▶ _ТЕКСТ_

Их продержали на площади весь вечер, затем построили, мужчин по одну сторону, женщин — по другую. Они стояли лицом друг к другу на коленях. Затем к центру площади промаршировали два отделения солдат, повернулись друг к другу спиной и стреляли по заложникам до тех пор, пока никого не осталось в живых. Было опознано и погребено шестьсот двенадцать трупов, включая Феликса Фивё, трех недель от роду.
После этого саксонцам дали волю грабить и жечь. Средневековая крепость, орлиным гнездом возвышавшаяся над городом на правом берегу реки и защищавшая его когда-то, глядела сверху на повторение средневекового варварства. Саксонцы покинули Динан, оставив его опаленным, разрушенным и пустынным. «Глубоко тронутый» этой картиной опустошения, совершенного его войсками, фон Хаузен покинул развалины Динана, твердо убежденный, что ответственность за все лежала на бельгийском правительстве, «разрешившем эту вероломную стрельбу на улицах, противоречащую международному праву».
У немцев была просто мания в отношении нарушений международного права. Они, однако, не замечали того, что само их присутствие в Бельгии было таким нарушением, считая протест бельгийцев против него ненормальным. Со вздохом долго испытываемого терпения Веттерле, депутат рейхстага, однажды признался: «Уму, сформировавшемуся в латинской школе, трудно понять германский здравый смысл».

▶ _ЦЕЛЬ 1_
Сколько трупов было опознано и погребено, согласно тексту о Динане?
▶ _ЦЕЛЬ 2_
Выведи без изменений строки из блоков: начни со строки, где есть «Based on the», и остановись после строки, где есть «which is farthest from the advertising».
Текст и строки взяты из разных источников.

▶ _ПОКАЗАННЫЕ СТРОКИ_

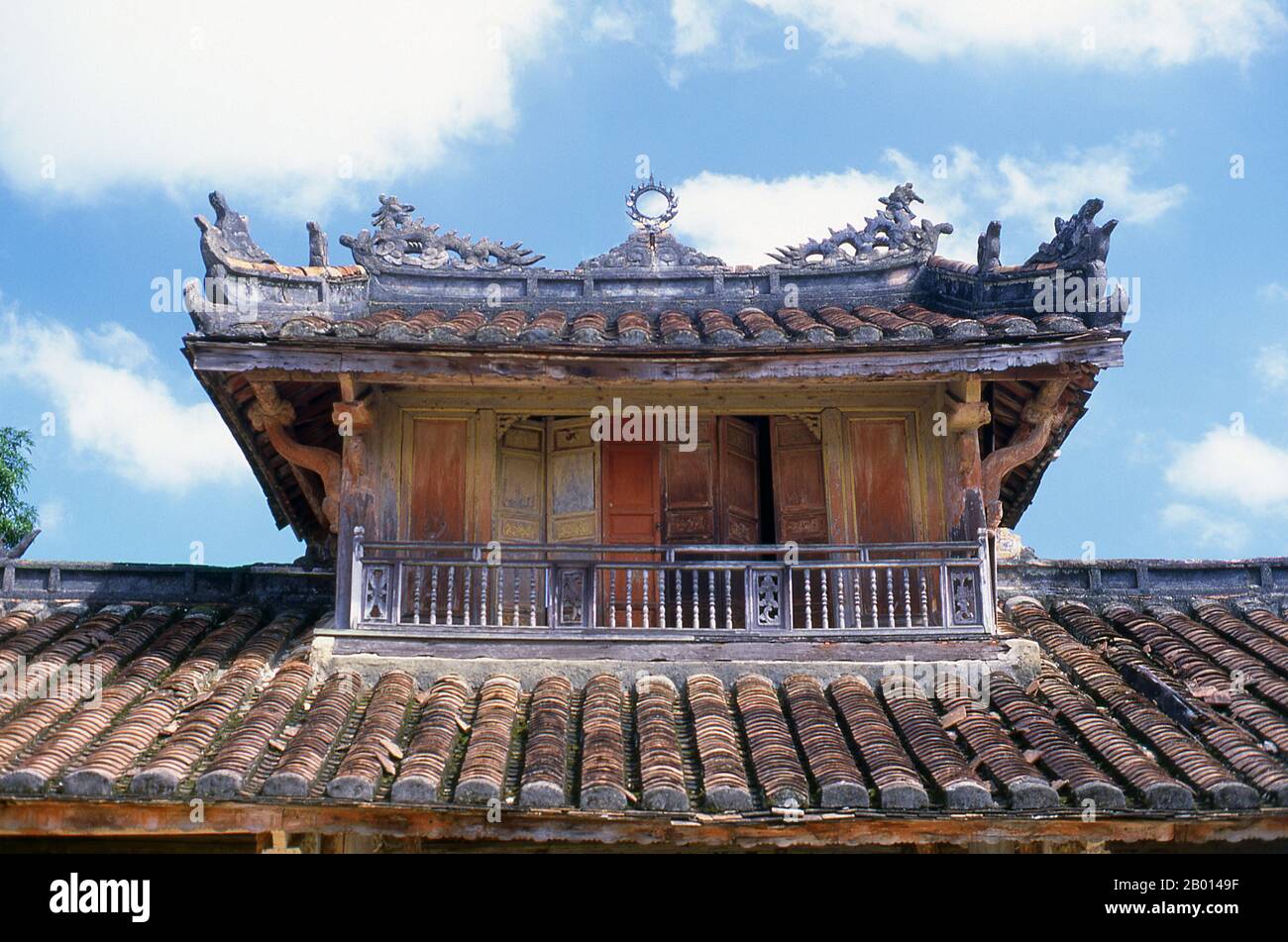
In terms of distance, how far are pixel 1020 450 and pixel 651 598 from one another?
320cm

...

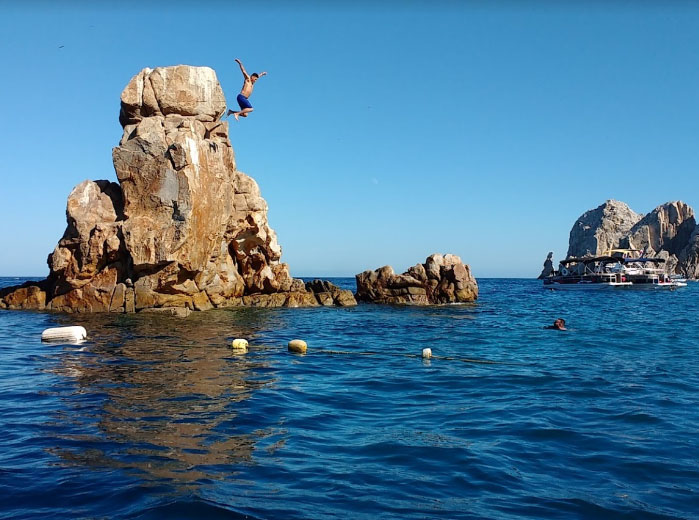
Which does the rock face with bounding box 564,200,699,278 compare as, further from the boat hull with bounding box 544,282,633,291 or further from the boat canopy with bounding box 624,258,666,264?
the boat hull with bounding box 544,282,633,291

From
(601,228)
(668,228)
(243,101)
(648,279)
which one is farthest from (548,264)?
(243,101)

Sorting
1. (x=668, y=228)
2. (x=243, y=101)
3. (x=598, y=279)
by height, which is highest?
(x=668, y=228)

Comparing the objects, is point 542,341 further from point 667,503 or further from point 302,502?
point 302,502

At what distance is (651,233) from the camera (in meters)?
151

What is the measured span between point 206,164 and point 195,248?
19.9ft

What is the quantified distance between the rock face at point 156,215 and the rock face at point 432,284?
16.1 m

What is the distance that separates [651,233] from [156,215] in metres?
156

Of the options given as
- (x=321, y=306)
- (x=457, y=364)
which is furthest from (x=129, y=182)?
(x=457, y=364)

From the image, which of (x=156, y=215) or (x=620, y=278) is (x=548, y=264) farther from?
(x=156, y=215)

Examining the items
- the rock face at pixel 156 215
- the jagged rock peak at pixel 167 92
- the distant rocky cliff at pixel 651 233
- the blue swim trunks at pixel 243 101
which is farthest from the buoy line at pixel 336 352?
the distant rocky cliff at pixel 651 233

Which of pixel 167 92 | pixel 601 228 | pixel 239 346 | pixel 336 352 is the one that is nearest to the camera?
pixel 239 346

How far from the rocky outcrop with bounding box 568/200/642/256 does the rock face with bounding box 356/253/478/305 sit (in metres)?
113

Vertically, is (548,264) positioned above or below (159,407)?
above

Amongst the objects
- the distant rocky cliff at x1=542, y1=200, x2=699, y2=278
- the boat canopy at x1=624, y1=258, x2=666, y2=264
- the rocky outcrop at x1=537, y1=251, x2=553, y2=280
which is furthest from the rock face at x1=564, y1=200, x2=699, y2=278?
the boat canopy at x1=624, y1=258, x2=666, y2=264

...

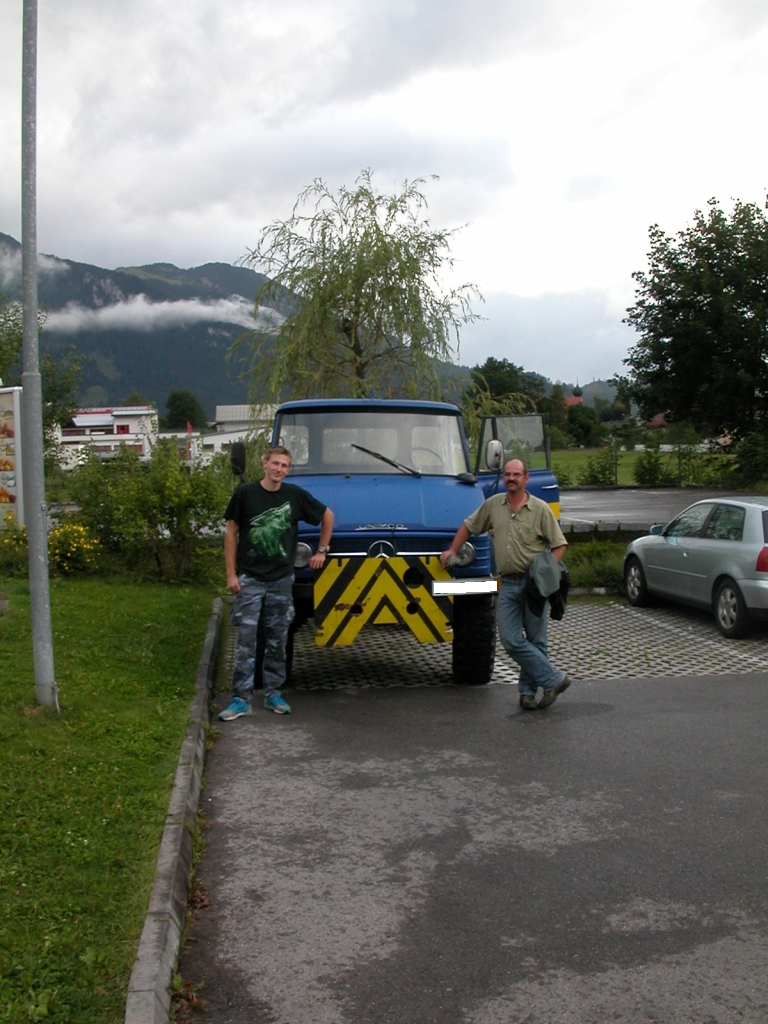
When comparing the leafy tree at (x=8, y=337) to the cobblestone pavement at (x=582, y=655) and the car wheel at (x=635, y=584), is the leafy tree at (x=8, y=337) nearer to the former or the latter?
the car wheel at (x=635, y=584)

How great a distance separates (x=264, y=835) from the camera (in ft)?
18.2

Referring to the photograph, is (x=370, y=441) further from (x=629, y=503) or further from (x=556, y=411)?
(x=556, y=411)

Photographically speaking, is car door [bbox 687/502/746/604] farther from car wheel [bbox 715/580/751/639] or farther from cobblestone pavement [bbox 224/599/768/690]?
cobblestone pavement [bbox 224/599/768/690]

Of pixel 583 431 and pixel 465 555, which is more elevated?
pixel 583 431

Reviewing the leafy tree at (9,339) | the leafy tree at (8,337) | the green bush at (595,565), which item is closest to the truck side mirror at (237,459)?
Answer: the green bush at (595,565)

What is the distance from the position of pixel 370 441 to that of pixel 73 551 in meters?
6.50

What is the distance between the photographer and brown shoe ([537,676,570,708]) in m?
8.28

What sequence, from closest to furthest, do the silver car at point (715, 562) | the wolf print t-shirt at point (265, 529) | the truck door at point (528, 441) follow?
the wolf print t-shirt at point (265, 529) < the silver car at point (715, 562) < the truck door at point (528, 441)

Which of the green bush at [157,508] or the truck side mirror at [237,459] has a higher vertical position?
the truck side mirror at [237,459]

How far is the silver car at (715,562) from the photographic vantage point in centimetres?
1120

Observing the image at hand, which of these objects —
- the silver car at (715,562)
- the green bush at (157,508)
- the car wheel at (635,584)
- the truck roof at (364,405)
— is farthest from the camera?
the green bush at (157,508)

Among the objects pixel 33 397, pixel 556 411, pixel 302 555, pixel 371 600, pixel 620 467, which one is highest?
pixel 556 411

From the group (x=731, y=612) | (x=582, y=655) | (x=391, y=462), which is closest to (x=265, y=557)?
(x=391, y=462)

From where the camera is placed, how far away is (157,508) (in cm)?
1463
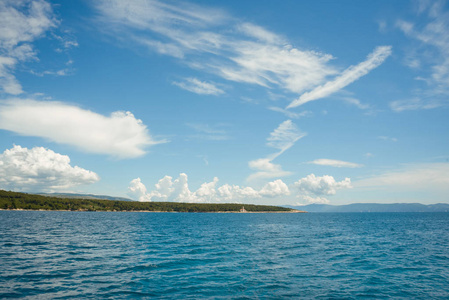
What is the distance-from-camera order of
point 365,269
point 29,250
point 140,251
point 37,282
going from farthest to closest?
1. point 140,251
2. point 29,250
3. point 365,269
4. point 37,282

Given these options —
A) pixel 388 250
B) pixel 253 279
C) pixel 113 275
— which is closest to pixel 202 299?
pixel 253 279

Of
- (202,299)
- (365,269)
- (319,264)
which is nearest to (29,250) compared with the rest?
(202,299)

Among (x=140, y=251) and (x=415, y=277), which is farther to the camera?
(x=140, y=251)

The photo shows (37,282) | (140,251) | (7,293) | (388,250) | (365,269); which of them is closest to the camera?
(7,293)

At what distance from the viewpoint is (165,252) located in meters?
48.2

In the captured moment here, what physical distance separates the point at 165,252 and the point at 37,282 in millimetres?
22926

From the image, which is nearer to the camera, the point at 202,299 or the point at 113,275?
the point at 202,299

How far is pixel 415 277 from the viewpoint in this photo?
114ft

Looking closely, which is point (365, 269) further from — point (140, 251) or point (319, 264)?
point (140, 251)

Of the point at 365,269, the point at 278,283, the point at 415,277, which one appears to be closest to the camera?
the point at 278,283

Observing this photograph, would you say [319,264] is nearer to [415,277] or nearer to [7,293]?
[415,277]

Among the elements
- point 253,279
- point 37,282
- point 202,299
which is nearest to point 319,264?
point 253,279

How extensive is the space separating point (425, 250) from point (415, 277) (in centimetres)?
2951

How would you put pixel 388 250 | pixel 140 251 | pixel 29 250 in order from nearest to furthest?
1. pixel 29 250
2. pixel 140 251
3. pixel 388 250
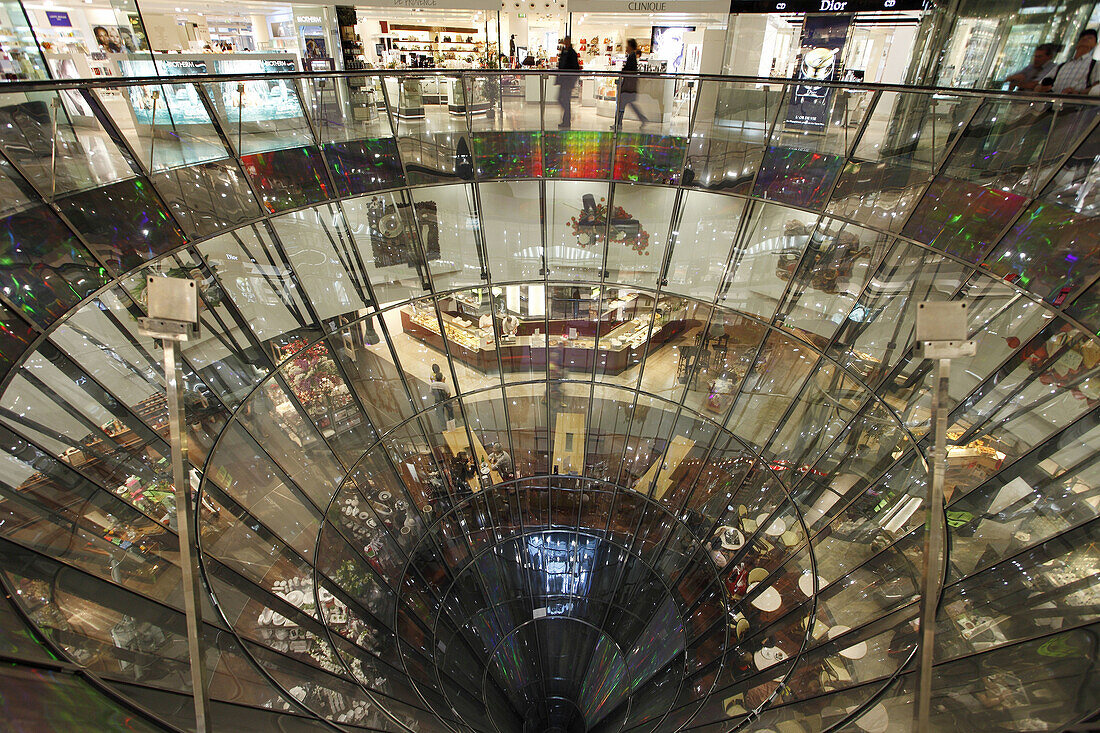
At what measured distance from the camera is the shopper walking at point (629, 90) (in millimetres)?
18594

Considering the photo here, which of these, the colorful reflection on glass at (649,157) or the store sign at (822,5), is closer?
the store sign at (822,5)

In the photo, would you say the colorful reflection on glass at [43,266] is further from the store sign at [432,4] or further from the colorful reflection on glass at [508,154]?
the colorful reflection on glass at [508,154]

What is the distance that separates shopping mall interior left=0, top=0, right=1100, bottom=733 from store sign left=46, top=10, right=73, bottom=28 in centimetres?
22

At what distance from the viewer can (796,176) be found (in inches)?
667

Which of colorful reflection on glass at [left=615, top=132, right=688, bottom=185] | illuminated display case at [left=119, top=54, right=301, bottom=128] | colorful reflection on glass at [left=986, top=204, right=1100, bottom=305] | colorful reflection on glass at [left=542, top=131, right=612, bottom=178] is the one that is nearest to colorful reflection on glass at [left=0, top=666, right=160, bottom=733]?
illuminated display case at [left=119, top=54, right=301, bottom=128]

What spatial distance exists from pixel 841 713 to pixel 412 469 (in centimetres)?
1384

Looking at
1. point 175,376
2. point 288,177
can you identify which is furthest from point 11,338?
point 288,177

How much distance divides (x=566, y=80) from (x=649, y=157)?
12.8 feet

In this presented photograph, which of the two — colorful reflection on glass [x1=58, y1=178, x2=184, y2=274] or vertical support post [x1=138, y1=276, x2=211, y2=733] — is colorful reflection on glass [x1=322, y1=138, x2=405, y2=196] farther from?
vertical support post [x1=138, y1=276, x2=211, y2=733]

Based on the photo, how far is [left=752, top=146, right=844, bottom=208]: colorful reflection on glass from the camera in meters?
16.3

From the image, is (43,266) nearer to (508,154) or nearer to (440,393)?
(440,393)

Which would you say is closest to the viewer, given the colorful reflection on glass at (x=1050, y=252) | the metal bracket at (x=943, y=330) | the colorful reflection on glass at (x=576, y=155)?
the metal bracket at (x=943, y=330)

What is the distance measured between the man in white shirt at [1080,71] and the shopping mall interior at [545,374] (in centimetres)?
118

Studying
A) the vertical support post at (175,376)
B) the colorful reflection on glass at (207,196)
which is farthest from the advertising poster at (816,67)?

▶ _ПИСЬМЕННЫЙ ОТВЕТ 1_
Шестьсот двенадцать.

▶ _ПИСЬМЕННЫЙ ОТВЕТ 2_
Based on the photo, how far is [left=752, top=146, right=844, bottom=208]: colorful reflection on glass from the camera in meters?
16.3

From the image, is (43,266) nearer to (508,154) or nearer to (440,393)?
(440,393)

Which would you say is closest to the viewer, given the colorful reflection on glass at (x=1050, y=252) | the metal bracket at (x=943, y=330) | the colorful reflection on glass at (x=576, y=155)?
the metal bracket at (x=943, y=330)

What is the distance measured between the man in white shirt at [1080,71] and the shopping mall interior at [545,374] (in centimetres)?
118

Studying
A) the vertical support post at (175,376)
B) the colorful reflection on glass at (207,196)
which is farthest from the advertising poster at (816,67)?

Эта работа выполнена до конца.